**Excerpt to read**:
## begin
The first flowers of my life were sky-blue speedwell and scarlet pimpernel. They grew among the mosses of the gravelled dustbin yard behind our “dining rooms” on the road from Brighton station to the sea.
They made a fingertips offering to my mother at the bubbling chip pans in the kitchen. She was born among country flowers and made Christmas wine from dandelion blossoms. I was sent up the hill with a bucket to a churchyard where they glowed among the tombs.
When wartime moved us to the white-cliff edge of town, a passion for flowers sprang up in me. I ransacked abandoned gardens for roses, climbed a cliff for clove-scented stocks, scoured the town dump for golden Californian poppies. Later, on my bike, I rode out to the woods of the Weald for sheaves of bluebells, brought sagging over my handlebars.
## end
(Entries from a dataset)
## begin
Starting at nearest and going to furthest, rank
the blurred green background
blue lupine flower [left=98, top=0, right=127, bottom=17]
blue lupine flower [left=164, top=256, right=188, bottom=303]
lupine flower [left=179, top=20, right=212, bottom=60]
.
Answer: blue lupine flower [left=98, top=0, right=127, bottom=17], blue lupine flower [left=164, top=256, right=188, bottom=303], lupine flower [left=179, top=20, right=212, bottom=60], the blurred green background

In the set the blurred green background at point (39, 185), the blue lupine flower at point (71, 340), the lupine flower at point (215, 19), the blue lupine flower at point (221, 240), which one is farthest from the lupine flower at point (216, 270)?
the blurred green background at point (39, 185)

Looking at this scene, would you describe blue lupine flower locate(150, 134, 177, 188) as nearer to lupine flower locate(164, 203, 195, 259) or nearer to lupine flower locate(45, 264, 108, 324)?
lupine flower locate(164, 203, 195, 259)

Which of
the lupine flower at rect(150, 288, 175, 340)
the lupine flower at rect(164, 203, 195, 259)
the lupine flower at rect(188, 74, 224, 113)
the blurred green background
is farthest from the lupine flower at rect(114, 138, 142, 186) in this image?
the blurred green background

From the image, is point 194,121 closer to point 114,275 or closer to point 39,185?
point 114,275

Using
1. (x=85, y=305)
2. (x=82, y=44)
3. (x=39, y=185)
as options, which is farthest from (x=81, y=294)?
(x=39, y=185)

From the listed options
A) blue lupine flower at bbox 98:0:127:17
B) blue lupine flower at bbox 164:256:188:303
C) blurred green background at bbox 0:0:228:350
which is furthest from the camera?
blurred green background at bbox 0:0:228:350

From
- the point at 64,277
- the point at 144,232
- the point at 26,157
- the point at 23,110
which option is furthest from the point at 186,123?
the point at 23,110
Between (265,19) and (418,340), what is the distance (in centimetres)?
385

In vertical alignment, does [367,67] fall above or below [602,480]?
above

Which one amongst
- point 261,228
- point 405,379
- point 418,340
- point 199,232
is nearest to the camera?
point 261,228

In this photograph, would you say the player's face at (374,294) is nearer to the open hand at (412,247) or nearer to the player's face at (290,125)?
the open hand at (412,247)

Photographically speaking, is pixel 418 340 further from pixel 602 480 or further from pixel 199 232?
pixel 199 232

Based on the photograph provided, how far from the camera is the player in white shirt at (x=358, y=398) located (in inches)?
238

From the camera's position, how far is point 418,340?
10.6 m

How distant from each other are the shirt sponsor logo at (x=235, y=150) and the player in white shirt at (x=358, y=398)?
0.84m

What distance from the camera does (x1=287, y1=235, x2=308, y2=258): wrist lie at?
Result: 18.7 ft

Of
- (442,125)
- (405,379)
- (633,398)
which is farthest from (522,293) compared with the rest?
## end
**Set task**: In the passage about early flowers, what does the narrator give as the reason the family moved to the white-cliff edge of town? Answer in one to three sentences.

**Finished answer**: The narrator says that wartime moved the family to the white-cliff edge of town. After that move, a passion for flowers sprang up in the narrator.